SMES using Covid loans to pay bills
HALF of small businesses have used their emergency Covid-19 loans to pay their suppliers, according to data from Barclays.
It also found 35 per cent of small to medium-sized enterprises (SMES) have used some of the money to pay rent on their premises. A third said they had spent part of their loans topping up the wages of furloughed staff.
Barclays, which has put £20.8billion of Government-backed coronavirus loans into the economy, said a number of SMES are looking to the future, with 26 per cent planning to increase their spending on product development.
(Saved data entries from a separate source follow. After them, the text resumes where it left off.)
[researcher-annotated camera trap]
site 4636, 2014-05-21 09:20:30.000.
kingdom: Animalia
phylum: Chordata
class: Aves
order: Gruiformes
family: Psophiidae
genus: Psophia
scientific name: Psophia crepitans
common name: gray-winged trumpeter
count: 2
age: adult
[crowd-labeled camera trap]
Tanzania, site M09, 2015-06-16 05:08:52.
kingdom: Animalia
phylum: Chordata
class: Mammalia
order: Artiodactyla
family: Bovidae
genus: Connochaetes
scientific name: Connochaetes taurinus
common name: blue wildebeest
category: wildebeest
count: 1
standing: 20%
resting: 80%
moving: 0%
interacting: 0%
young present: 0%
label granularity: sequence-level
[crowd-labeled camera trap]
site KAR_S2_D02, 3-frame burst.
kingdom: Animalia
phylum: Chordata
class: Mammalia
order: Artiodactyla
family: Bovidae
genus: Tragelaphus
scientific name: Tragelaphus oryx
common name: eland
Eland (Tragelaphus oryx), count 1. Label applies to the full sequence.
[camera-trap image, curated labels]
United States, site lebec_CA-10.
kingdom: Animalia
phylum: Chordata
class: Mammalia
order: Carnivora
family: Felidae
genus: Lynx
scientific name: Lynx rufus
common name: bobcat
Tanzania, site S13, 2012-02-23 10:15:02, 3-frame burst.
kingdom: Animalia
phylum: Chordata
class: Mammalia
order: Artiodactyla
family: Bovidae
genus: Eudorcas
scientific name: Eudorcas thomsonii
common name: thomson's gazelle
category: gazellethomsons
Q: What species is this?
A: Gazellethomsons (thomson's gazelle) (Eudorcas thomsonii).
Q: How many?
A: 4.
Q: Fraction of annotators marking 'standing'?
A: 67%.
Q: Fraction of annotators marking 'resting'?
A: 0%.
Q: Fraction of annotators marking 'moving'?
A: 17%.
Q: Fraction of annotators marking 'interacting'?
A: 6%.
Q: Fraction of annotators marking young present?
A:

It said 15 per cent plan to increase their investment in automation to boost their productivity.
Hannah Bernard, head of business banking at Barclays, said: “SMES are thinking about how to boost their profits through investment in technology and marketing.” Businesses have been forced to adopt new technological solutions to enable them to remain operational, while workers have had to learn new digital skills.
According to research from Oxford Economics, these changes have increased productivity by allowing people to work flexibly. It believes the gains achieved by SMES and their workers will endure, boosting GDP output by £4.1billion a year.
The research, carried out on behalf of software group Intuit Quickbooks, said London stood to gain the most with a £962million annual boost through the increased use of technology and workers’ upgraded skills. In second is the South-east at £556million, then the North-west with a £415million economic gain.